Gli attenti esaminatori delle cose vaticane, come Alberto Felloni, invece, apprezzano alcuni desideri che il cardinale ha cercato di mettere in pratica: formare una Chiesa collegiale. Nel 1999, davanti al sinodo dei vescovi, Martini espresse il «sogno» di un concilio e di una forma di espressione conciliare della collegialità nella Chiesa cattolica. Per riguardo alle prerogative del pontefice, specifica Felloni, usò delle perifrasi: chiese un «confronto collegiale e autorevole tra tutti i vescovi su alcuni dei temi nodali». Ma era evidente che il «sogno» era un balzo innanzi verso una collegialità schietta, non ancora proponibile.

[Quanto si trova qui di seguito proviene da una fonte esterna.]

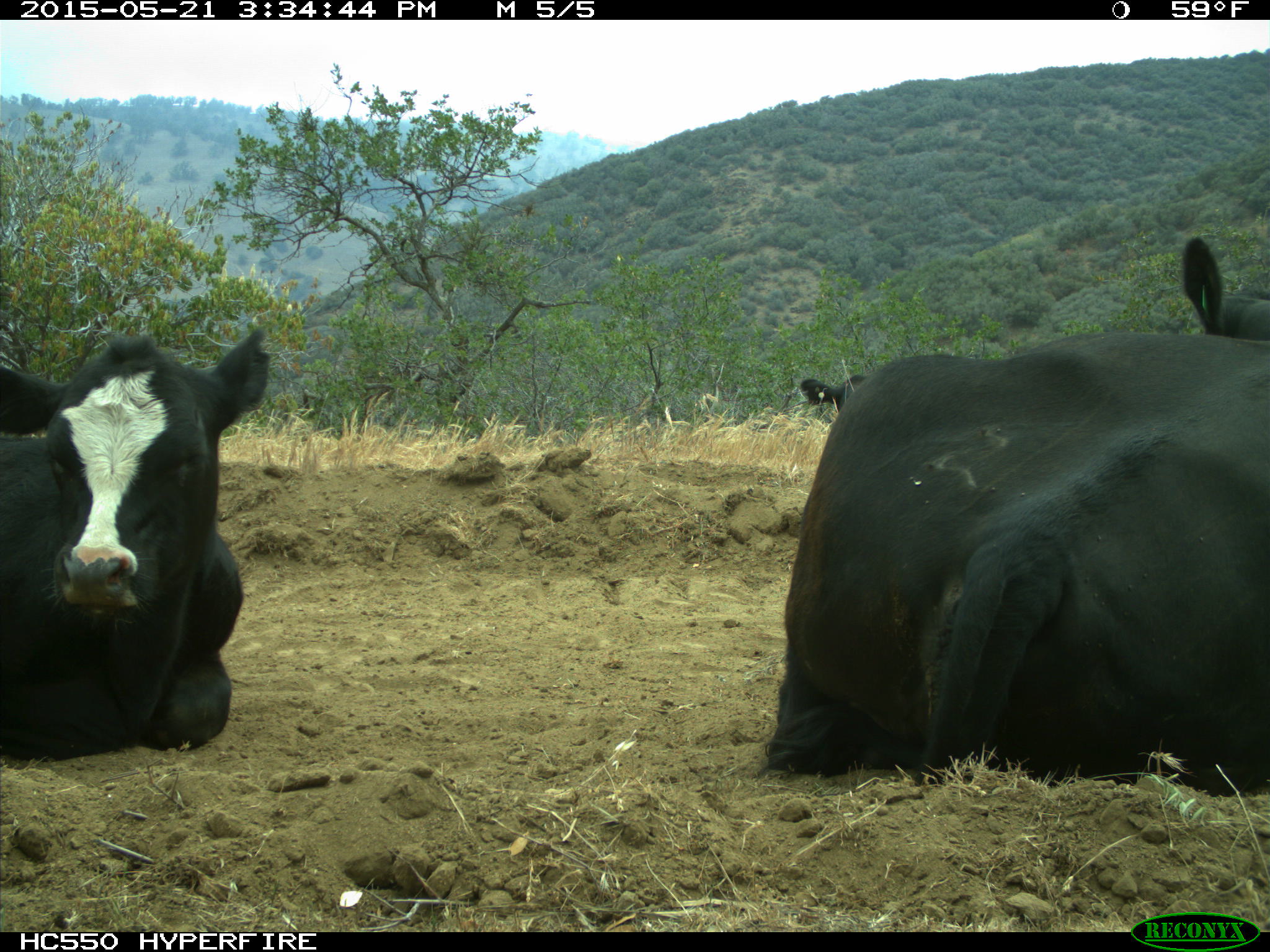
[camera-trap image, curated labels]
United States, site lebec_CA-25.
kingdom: Animalia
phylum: Chordata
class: Mammalia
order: Artiodactyla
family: Bovidae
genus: Bos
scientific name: Bos taurus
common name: domestic cow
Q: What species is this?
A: Bos taurus (domestic cow).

Non so, personalmente, se la Chiesa possa essere “collegiale” nelle modalità esplicitate in questi termini, visto che Cristo stesso disse a Pietro (che non era il migliore fra gli apostoli, visto che lo aveva rinnegato tre volte) “Tu sei Pietro e su questa Pietra edificherò la mia Chiesa”. Cristo, ricordo a Felloni, non ha detto, infatti: “Su Voi undici edificherò la mia chiesa collegiale!” che tra l’altro sarebbe stato più facile per propagandare la nuova dottrina in tutto il mondo di allora! Già sapeva (ovviamente) Cristo, che a decidere in questi termini deve essere uno alla volta. Tutti gli altri possono collaborare, suggerire, proporre, aggiornare, ma la decisione e la guida assoluta deve essere presa dal successore di Cristo e, solo, da lui: il Papa in autonomia di decisione. Altrimenti si mette in discussione, perdendosi nei meandri delle illazioni individuali, perfino il fondamento del Cristianesimo che si basa su quel comando impartito senza se e senza ma dall’Altissimo in persona che riconosce in Pietro il primo della sua successione! Religione che, come ribadito anche dal Papa Ratzinger, non ha finalità politiche rivoluzionarie (contro Roma), ma prospetta una rivelazione di vita trascendentale. Se Cristo avesse voluto dare un segno “forte” di ribellione “fisica” sarebbe bastato bruciare con il solo sguardo dalla Croce, tutti i “cattivi” di allora o mettersi al comando di qualche orda e distruggere i villaggi degli infedeli (come ha fatto qualche altro profeta in seguito)! Invece, Cristo, paradossalmente, disse di pagare le tasse ingiuste ai romani: “Date a Cesare ciò che è di Cesare” proprio col fine di evitare di far identificare le persone di Chiesa come sobillatori o capipopolo difensori delle beghe terrene. La cosa strana è che, ancor oggi, c’è bisogno di ricordarlo, specialmente a qualche alto prelato che vuole avere la parola in un collegio paritetico, proponendo – nientemeno – che nuovi partiti politici fatti di cattolici…
Buon viaggio, Carlo Maria Martini e prega per noi!